_EXERCISE_: A word-for-word repeat of the records below is what this calls for.

Stored items
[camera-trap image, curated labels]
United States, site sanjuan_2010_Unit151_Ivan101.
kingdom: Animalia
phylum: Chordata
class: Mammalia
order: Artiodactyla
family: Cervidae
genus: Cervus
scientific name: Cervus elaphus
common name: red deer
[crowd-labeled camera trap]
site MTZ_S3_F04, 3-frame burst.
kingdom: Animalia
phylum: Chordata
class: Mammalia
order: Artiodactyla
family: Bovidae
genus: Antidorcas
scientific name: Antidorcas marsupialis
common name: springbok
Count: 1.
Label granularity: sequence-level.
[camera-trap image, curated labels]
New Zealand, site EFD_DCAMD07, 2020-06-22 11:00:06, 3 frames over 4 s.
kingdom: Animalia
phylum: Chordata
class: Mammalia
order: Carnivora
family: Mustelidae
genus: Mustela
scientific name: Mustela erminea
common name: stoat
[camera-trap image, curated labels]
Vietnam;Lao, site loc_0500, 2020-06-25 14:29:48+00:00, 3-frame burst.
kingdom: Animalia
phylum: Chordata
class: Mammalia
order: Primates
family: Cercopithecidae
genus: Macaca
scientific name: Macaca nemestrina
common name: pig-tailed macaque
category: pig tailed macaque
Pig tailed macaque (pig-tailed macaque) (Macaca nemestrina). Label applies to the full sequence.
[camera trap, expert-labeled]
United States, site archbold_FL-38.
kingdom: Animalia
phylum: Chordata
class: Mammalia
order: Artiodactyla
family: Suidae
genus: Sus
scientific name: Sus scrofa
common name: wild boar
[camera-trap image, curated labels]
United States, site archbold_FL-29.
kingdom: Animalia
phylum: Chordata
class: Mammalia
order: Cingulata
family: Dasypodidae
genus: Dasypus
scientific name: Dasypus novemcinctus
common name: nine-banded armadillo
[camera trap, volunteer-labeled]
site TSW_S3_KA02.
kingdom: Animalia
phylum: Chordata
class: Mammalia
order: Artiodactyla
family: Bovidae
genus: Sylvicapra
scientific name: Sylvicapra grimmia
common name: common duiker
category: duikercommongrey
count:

_RESULT OF THE TASK_:
[camera-trap image, curated labels]
United States, site sanjuan_2010_Unit151_Ivan101.
kingdom: Animalia
phylum: Chordata
class: Mammalia
order: Artiodactyla
family: Cervidae
genus: Cervus
scientific name: Cervus elaphus
common name: red deer
[crowd-labeled camera trap]
site MTZ_S3_F04, 3-frame burst.
kingdom: Animalia
phylum: Chordata
class: Mammalia
order: Artiodactyla
family: Bovidae
genus: Antidorcas
scientific name: Antidorcas marsupialis
common name: springbok
Count: 1.
Label granularity: sequence-level.
[camera-trap image, curated labels]
New Zealand, site EFD_DCAMD07, 2020-06-22 11:00:06, 3 frames over 4 s.
kingdom: Animalia
phylum: Chordata
class: Mammalia
order: Carnivora
family: Mustelidae
genus: Mustela
scientific name: Mustela erminea
common name: stoat
[camera-trap image, curated labels]
Vietnam;Lao, site loc_0500, 2020-06-25 14:29:48+00:00, 3-frame burst.
kingdom: Animalia
phylum: Chordata
class: Mammalia
order: Primates
family: Cercopithecidae
genus: Macaca
scientific name: Macaca nemestrina
common name: pig-tailed macaque
category: pig tailed macaque
Pig tailed macaque (pig-tailed macaque) (Macaca nemestrina). Label applies to the full sequence.
[camera trap, expert-labeled]
United States, site archbold_FL-38.
kingdom: Animalia
phylum: Chordata
class: Mammalia
order: Artiodactyla
family: Suidae
genus: Sus
scientific name: Sus scrofa
common name: wild boar
[camera-trap image, curated labels]
United States, site archbold_FL-29.
kingdom: Animalia
phylum: Chordata
class: Mammalia
order: Cingulata
family: Dasypodidae
genus: Dasypus
scientific name: Dasypus novemcinctus
common name: nine-banded armadillo
[camera trap, volunteer-labeled]
site TSW_S3_KA02.
kingdom: Animalia
phylum: Chordata
class: Mammalia
order: Artiodactyla
family: Bovidae
genus: Sylvicapra
scientific name: Sylvicapra grimmia
common name: common duiker
category: duikercommongrey
count:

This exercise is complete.